▸ **THE REQUEST**: List every line of the records that contains the word "decorative".

++++ INPUT ++++

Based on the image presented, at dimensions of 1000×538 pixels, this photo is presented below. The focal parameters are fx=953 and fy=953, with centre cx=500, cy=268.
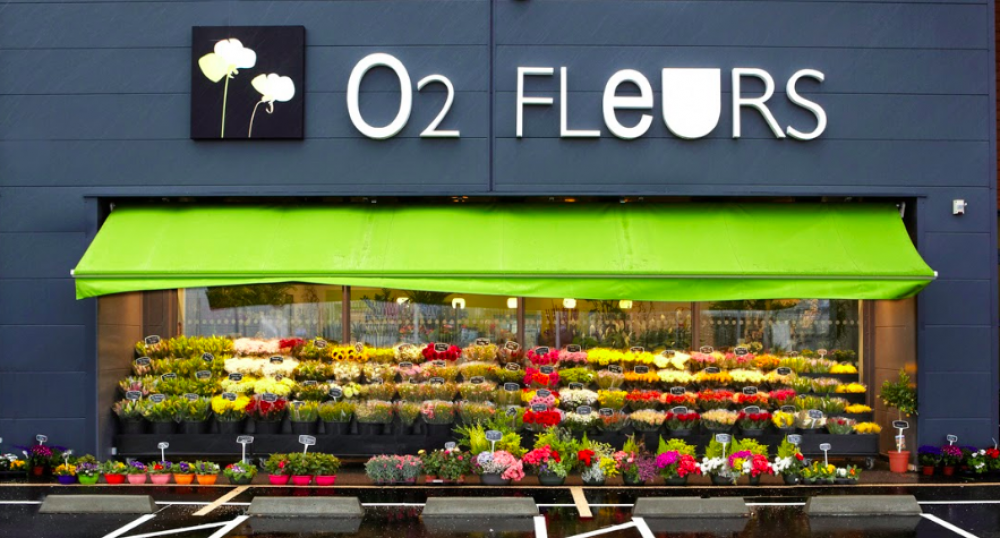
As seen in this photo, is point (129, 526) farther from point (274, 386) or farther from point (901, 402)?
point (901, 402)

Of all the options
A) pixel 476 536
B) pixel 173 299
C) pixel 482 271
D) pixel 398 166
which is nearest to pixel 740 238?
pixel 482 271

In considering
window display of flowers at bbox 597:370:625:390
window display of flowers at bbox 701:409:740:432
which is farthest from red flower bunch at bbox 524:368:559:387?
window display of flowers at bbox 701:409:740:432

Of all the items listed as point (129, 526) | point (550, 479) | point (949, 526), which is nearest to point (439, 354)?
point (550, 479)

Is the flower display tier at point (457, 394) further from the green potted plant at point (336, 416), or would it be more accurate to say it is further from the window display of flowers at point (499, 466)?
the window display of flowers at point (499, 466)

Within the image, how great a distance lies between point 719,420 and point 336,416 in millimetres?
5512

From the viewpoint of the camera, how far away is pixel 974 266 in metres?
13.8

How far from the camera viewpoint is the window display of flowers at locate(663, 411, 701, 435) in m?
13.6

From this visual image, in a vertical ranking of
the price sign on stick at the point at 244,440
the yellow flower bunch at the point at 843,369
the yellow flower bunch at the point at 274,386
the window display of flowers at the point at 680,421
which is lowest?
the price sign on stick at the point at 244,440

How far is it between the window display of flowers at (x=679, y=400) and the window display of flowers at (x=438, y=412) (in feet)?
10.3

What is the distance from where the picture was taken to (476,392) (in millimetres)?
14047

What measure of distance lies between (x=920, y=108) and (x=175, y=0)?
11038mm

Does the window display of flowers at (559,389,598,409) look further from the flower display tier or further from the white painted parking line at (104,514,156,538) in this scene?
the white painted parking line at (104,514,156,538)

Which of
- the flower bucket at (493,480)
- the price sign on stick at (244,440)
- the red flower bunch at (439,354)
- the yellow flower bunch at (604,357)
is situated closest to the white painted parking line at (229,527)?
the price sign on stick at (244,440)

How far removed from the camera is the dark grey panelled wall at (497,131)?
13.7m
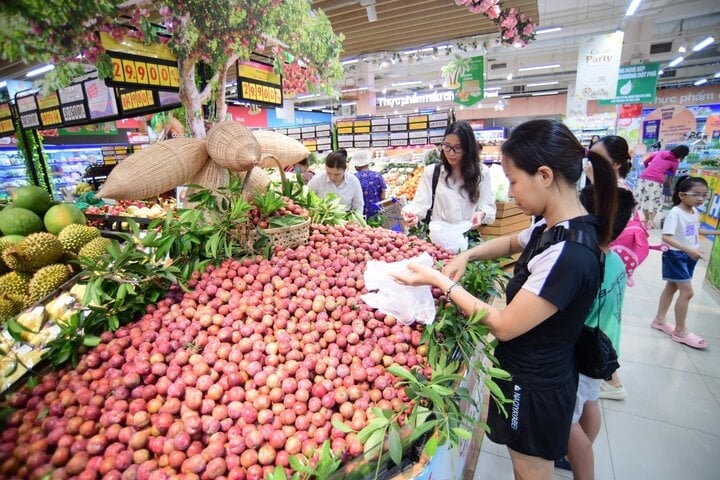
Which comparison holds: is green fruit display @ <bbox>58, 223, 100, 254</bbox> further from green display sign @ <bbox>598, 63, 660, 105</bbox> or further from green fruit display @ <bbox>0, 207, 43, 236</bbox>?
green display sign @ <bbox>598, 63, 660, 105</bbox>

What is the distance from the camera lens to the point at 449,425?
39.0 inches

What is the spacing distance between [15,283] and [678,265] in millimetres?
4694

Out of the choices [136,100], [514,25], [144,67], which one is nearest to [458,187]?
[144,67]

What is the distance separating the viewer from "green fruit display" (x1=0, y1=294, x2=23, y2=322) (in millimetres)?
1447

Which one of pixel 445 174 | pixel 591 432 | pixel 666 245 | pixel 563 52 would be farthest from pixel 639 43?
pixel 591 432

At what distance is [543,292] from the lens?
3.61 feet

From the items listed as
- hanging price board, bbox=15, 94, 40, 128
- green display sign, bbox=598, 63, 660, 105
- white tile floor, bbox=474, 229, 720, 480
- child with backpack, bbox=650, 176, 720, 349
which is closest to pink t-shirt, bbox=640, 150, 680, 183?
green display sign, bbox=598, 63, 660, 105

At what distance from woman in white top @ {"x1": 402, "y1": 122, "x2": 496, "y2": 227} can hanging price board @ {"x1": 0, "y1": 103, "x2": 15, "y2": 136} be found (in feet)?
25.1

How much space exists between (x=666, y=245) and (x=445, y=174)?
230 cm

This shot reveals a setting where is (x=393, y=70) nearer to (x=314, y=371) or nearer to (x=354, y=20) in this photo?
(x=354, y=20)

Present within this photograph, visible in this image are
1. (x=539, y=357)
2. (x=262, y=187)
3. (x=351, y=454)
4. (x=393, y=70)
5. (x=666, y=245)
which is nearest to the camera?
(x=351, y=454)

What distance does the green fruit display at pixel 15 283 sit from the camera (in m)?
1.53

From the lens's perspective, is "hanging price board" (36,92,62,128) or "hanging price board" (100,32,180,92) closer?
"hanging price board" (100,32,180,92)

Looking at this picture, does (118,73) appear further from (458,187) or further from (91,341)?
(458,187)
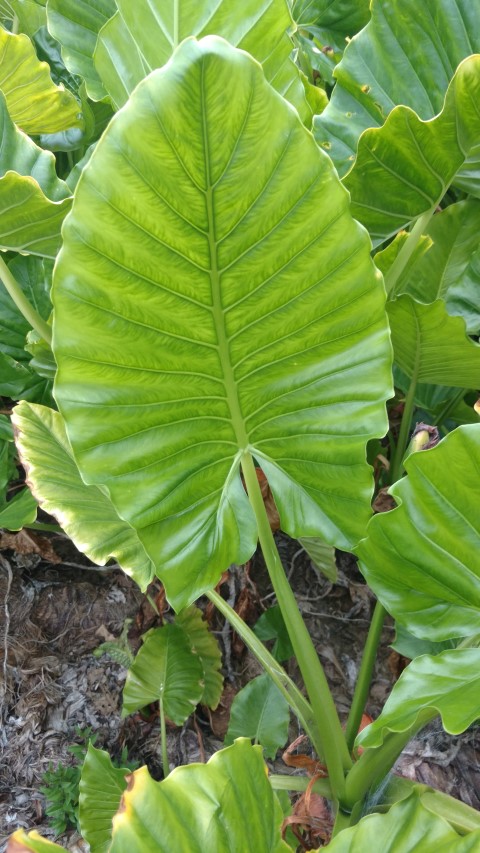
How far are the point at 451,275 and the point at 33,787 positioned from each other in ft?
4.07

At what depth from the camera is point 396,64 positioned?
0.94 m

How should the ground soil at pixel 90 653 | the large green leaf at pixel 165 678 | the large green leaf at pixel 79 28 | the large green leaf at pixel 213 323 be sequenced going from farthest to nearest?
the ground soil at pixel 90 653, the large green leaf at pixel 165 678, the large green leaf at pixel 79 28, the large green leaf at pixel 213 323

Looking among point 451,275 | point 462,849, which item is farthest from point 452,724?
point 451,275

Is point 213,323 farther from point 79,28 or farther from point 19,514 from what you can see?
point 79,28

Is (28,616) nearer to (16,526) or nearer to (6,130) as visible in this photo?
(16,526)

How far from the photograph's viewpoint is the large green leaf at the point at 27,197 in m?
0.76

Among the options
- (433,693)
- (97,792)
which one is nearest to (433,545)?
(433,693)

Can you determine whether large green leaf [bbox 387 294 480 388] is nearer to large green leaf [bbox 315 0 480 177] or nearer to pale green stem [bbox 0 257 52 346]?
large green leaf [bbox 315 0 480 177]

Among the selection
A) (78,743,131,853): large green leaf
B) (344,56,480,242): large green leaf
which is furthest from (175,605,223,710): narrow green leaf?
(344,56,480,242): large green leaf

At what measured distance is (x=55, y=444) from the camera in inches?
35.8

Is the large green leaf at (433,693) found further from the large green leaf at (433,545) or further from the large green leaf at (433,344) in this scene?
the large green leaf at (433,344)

++++
++++ INPUT ++++

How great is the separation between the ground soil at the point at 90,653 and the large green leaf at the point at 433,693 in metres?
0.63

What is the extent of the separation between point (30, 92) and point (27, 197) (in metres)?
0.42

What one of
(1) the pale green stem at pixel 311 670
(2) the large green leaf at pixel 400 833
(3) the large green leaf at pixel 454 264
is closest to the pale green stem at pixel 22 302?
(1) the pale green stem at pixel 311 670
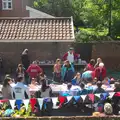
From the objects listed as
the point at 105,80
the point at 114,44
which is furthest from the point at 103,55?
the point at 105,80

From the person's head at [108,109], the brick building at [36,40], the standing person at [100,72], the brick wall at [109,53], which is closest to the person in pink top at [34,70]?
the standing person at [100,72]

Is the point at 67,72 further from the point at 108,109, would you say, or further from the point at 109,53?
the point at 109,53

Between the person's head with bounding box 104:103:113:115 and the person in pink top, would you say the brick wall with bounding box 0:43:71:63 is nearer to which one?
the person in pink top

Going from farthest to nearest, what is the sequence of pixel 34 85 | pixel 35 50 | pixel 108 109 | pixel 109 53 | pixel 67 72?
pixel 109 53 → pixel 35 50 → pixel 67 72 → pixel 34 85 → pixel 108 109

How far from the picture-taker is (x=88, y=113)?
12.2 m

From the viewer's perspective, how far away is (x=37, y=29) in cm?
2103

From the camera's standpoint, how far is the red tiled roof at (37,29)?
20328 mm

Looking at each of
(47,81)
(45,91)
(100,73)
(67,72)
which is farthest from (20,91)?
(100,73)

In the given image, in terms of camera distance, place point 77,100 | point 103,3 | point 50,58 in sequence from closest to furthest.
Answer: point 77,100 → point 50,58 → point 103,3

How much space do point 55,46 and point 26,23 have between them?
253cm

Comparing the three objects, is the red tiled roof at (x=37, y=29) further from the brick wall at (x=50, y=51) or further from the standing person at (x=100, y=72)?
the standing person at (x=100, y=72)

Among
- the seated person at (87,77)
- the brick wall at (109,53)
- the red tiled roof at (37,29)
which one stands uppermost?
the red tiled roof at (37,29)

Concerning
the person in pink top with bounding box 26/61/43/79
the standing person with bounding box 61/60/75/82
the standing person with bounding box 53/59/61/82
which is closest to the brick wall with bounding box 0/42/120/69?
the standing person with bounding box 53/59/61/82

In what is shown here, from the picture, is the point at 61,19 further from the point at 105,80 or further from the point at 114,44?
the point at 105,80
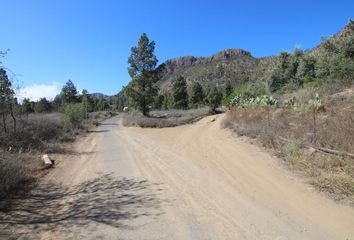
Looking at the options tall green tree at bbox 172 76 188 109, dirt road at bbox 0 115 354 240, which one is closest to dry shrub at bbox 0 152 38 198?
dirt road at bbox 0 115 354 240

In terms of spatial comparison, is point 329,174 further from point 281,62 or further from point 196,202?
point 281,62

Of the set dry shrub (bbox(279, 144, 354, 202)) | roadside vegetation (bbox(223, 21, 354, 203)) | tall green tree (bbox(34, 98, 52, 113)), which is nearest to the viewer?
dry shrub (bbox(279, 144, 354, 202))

++++
++++ INPUT ++++

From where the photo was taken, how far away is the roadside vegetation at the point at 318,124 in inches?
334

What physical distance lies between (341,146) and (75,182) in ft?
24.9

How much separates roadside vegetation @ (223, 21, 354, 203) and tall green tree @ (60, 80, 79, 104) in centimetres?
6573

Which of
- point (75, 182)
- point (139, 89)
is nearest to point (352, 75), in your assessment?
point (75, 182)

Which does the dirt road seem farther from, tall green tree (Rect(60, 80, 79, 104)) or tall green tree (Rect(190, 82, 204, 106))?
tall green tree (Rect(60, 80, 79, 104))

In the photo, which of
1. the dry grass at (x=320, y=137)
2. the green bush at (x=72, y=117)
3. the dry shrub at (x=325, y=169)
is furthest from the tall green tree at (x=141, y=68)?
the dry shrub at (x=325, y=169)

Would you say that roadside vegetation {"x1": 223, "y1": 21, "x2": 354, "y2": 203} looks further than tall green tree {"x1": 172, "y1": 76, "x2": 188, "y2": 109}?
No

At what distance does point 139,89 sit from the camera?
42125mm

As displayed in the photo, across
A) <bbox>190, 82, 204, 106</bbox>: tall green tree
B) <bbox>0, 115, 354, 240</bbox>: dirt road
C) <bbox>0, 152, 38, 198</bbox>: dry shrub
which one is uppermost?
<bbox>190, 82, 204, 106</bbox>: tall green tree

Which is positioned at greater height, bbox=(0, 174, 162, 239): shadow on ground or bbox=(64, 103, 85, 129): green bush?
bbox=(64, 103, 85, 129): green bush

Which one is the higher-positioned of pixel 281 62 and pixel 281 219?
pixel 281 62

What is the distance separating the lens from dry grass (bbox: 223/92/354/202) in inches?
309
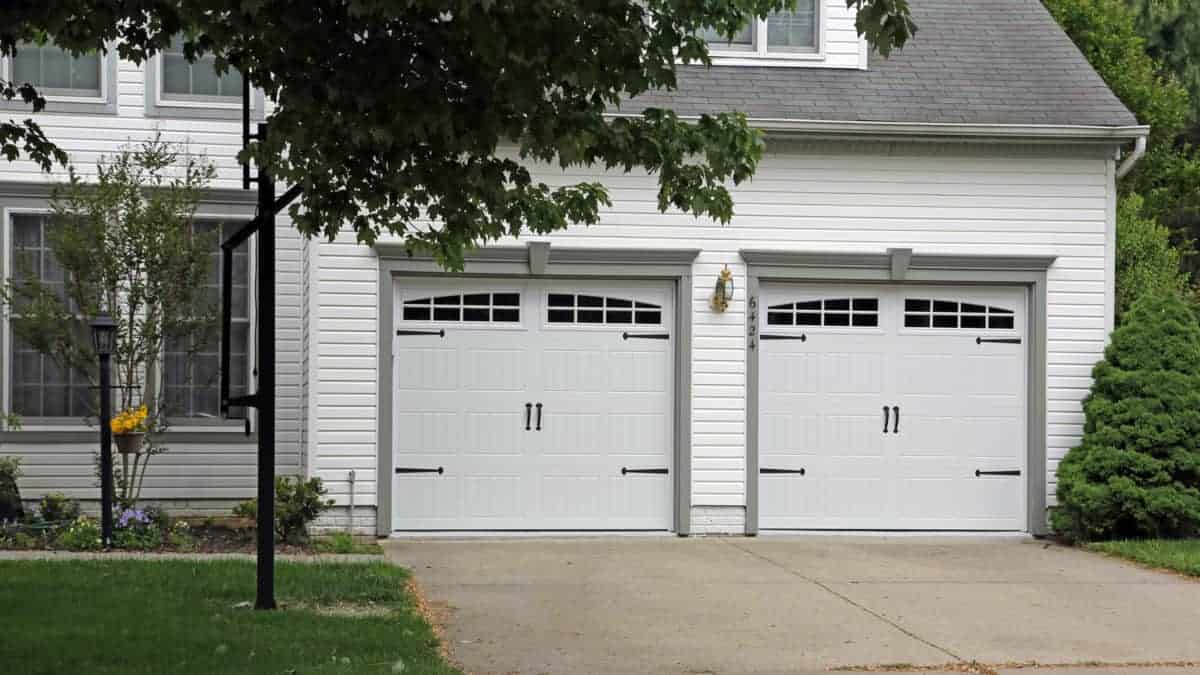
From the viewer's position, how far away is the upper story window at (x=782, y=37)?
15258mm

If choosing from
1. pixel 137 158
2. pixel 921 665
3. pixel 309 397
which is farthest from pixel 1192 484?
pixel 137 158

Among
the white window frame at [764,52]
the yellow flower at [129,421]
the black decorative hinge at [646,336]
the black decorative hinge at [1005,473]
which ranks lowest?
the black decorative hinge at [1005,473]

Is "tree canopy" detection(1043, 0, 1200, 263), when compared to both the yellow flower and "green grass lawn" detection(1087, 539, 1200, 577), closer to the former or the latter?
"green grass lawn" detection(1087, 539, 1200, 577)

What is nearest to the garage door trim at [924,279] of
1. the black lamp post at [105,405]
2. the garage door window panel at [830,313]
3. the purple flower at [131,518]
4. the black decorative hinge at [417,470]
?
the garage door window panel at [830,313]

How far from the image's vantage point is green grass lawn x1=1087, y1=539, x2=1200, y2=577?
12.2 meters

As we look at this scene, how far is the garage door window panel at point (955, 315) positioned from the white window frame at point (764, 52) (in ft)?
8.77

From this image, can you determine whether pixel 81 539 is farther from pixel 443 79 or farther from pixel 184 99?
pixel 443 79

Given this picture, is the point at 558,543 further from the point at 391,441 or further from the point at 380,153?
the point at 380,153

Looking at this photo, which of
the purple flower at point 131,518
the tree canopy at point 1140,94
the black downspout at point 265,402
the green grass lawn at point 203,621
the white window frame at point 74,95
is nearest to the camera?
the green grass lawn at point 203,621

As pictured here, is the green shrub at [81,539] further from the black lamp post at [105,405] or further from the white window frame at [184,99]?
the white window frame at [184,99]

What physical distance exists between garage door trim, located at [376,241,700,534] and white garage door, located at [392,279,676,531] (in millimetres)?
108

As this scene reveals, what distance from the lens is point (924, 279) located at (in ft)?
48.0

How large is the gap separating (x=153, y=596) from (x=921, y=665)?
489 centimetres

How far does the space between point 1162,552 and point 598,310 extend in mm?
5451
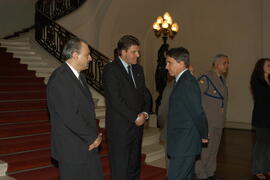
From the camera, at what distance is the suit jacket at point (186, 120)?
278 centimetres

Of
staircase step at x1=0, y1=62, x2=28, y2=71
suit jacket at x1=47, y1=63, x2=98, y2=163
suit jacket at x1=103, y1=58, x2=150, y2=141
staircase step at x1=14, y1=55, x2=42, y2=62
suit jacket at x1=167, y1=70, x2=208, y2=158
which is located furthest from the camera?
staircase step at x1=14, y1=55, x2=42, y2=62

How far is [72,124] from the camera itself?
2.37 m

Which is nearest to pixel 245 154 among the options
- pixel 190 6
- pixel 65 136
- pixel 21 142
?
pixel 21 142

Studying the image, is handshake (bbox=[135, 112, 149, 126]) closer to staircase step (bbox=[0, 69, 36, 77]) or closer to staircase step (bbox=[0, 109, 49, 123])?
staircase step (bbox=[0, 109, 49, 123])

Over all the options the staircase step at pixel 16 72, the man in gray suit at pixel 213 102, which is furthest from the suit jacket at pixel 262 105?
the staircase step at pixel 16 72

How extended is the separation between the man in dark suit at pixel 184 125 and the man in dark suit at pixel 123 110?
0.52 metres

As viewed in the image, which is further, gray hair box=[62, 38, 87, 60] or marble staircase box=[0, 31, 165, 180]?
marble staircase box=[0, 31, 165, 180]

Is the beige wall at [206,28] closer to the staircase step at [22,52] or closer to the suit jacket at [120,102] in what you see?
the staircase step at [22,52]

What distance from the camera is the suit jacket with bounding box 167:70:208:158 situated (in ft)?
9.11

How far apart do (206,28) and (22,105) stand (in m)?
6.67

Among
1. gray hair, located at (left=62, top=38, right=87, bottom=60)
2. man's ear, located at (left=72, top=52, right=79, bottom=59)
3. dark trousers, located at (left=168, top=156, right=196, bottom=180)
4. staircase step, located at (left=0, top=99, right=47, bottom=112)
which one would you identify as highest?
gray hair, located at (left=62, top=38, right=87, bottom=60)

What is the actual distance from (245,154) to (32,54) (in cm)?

++++

▸ **SOLUTION TO THIS TASK**:
the black decorative hinge at [646,336]
the black decorative hinge at [1005,473]
the black decorative hinge at [1005,473]
4. the black decorative hinge at [417,470]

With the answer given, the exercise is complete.